Abstract

An in vitro assay system for evaluating microthrombus formation in whole blood has not yet been established. In this study, we characterized the relationship between coagulation activation and capillary occlusion in an in vitro assay system using a microchannel array flow analyzer (MC-FAN), which can evaluate microthrombus formation in whole blood as a function of blood flow rate.

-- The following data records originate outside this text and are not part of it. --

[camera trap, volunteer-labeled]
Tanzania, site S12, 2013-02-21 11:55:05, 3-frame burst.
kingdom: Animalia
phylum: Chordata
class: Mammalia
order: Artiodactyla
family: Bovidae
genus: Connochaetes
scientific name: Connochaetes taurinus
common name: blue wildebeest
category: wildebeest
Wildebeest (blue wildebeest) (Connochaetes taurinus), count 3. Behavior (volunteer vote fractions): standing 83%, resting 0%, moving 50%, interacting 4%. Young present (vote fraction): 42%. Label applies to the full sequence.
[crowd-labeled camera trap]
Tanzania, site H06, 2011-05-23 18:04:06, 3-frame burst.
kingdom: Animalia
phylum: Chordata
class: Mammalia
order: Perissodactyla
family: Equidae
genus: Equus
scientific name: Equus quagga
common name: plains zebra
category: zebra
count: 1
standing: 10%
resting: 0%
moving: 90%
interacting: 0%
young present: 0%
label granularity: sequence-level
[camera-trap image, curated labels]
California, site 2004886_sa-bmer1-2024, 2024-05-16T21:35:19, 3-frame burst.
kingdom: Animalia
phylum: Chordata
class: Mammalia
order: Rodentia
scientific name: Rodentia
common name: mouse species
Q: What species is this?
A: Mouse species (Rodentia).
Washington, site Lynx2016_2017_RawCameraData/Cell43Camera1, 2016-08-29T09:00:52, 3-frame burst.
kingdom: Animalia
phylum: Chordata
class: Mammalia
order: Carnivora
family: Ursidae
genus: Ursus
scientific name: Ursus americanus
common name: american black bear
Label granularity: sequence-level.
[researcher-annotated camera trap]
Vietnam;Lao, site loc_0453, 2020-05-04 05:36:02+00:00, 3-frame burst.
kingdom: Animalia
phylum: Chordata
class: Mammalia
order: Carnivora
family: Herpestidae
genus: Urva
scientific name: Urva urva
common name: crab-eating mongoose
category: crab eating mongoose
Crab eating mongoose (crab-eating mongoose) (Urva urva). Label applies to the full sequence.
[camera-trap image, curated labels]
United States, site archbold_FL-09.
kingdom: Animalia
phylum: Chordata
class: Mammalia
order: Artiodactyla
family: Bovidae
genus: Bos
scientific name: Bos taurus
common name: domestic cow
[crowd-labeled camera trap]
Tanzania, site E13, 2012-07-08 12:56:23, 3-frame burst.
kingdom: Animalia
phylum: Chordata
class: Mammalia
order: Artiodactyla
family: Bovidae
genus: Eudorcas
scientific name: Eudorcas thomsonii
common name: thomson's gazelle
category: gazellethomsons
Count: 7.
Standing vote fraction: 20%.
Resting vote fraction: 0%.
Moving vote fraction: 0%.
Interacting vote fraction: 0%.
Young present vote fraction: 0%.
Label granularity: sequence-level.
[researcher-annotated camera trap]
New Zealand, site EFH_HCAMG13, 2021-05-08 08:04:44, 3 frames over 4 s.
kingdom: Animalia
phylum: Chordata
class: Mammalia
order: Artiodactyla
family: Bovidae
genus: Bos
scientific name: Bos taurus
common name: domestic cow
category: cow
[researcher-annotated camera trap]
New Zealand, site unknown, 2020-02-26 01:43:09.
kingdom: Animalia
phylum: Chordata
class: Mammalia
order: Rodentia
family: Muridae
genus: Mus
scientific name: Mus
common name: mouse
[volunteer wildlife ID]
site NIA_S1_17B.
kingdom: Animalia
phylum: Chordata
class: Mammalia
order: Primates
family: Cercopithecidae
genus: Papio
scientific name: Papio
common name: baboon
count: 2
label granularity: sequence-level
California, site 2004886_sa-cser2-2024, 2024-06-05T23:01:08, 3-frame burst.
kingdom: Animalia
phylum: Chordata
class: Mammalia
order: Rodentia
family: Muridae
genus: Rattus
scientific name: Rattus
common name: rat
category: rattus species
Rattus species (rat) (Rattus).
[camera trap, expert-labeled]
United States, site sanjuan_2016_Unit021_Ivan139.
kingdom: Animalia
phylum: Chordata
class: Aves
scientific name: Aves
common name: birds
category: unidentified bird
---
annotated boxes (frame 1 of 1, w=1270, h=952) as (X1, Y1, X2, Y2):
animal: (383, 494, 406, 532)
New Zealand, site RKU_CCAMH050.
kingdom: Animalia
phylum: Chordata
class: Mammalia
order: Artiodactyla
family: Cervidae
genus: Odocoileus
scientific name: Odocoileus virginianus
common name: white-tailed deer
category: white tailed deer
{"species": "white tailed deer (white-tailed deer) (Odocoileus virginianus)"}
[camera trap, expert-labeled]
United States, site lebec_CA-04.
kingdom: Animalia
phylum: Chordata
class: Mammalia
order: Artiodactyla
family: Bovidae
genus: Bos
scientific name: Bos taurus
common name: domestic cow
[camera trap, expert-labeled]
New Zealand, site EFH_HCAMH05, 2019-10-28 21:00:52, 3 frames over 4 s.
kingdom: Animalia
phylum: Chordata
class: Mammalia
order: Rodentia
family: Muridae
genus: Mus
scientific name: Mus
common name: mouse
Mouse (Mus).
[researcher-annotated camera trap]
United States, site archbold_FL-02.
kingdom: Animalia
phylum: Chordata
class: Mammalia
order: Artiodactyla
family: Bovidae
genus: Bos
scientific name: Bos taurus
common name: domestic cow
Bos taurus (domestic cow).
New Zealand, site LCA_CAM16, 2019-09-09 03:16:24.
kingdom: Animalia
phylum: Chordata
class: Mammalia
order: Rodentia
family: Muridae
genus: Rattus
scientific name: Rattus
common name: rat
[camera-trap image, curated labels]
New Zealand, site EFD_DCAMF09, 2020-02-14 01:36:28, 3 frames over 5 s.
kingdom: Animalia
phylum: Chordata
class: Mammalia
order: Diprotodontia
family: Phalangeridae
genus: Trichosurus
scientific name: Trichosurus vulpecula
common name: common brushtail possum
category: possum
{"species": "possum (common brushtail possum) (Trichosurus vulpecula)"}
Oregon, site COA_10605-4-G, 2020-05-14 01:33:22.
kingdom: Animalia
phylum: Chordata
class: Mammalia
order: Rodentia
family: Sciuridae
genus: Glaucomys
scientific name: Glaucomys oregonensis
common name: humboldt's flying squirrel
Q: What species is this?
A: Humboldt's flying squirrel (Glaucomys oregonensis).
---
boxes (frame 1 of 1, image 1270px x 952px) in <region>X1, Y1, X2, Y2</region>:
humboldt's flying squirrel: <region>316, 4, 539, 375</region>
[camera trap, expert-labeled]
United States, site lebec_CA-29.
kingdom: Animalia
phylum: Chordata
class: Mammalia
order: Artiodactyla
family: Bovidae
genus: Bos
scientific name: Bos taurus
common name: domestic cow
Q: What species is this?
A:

The flow rate of lipopolysaccharide (LPS)-treated whole blood decreased in a dose- and time-dependent manner. Addition of LPS-pretreated mononuclear cells (PBMCs) to whole blood also decreased the flow rate. Treatment with an anti-tissue factor (TF) antibody blocked the LPS-induced decrease in blood flow rate, suggesting that TF expressed on PBMCs is responsible for decreased blood flow in the microchannels. Known anticoagulants and anti-platelet agents also inhibited the LPS-induced decrease in blood flow rate. Thrombin–antithrombin complexes were increased in LPS-stimulated whole blood, and decreased by anticoagulants but not by anti-platelet agents. These findings suggest that occlusion in microchannels occurs mainly by formation of microthrombi composed of fibrin nets and platelet aggregates, which result from TF expression on activated PBMCs. In addition, the MC-FAN was found to be useful for in vitro evaluation of antithrombotic agents in the capillary.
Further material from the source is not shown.